Activity:
Each line of the material must be repeated precisely, with the pictures left out.

══════════

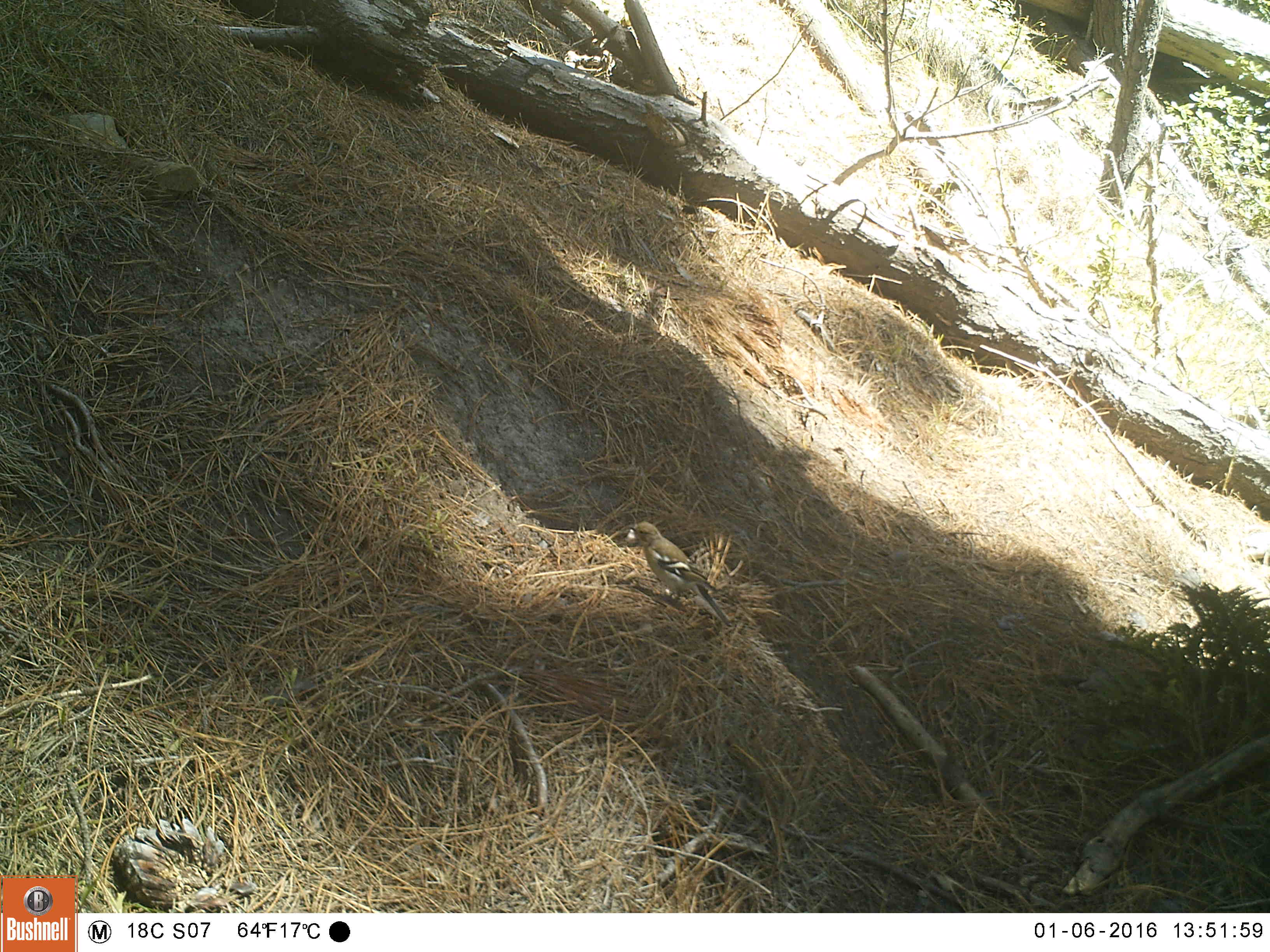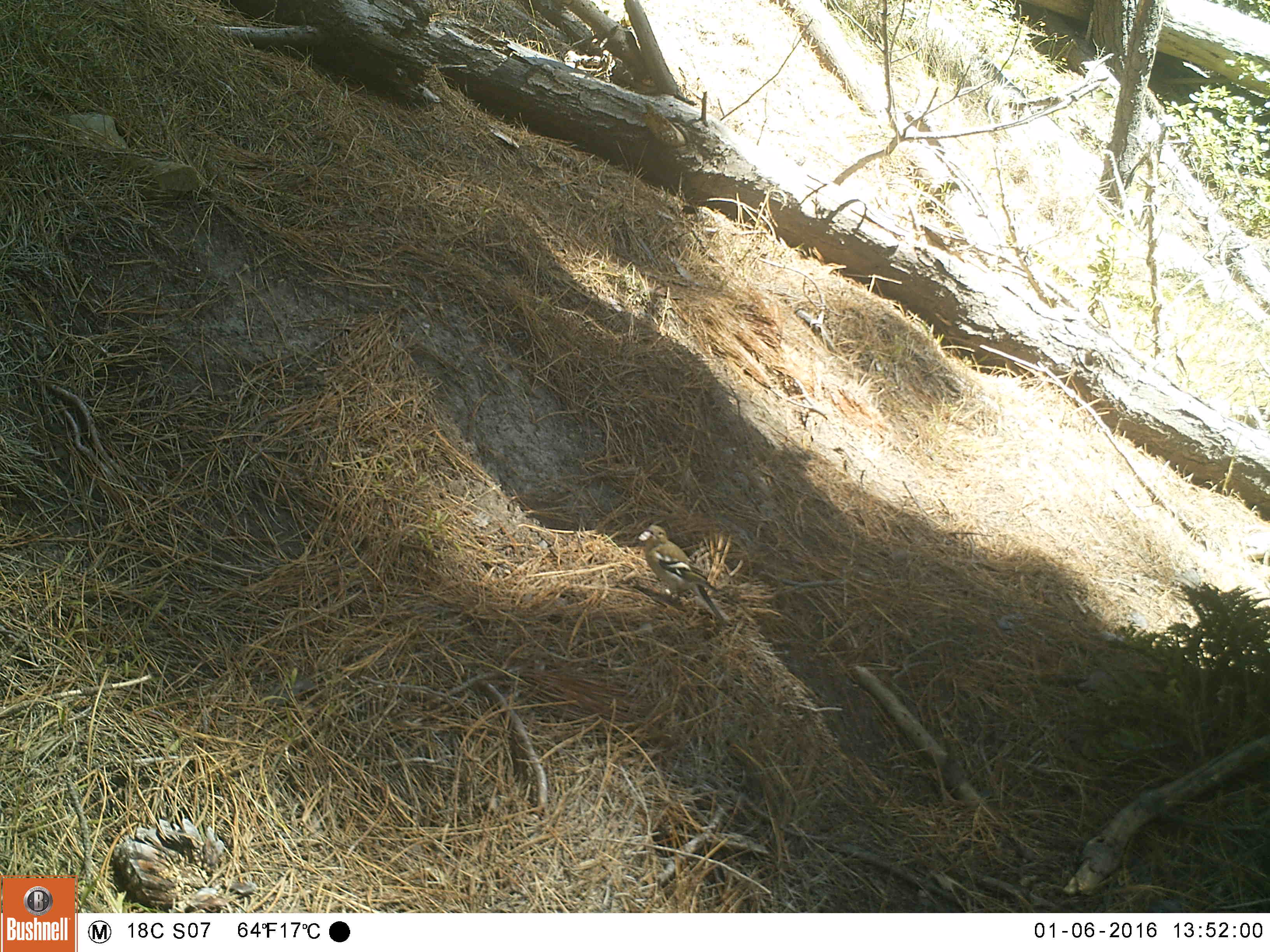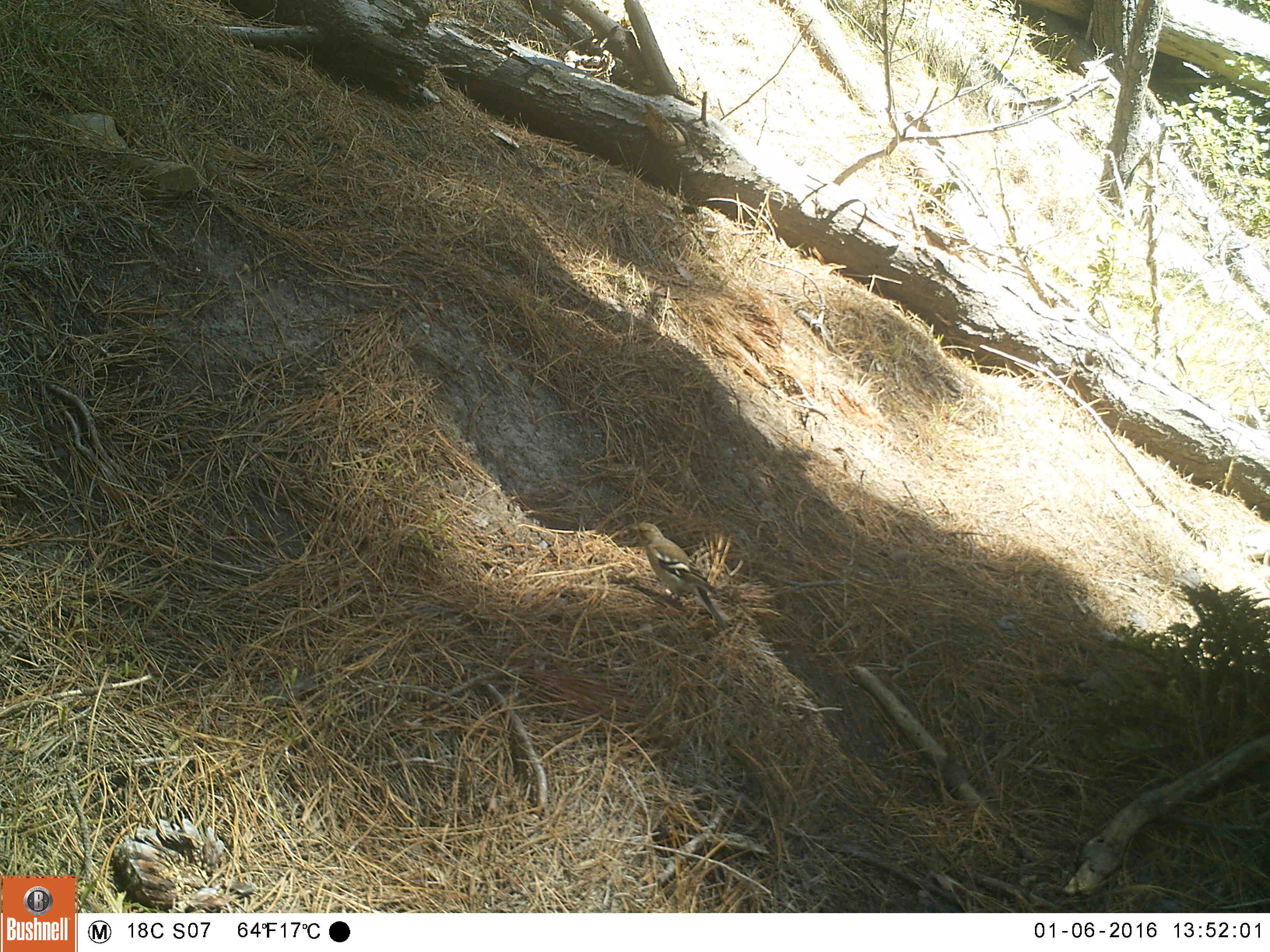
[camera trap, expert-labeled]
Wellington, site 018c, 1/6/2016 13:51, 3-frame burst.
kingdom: Animalia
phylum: Chordata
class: Aves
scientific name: Aves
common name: bird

══════════

Answer area:
[camera trap, expert-labeled]
Wellington, site 018c, 1/6/2016 13:51, 3-frame burst.
kingdom: Animalia
phylum: Chordata
class: Aves
scientific name: Aves
common name: bird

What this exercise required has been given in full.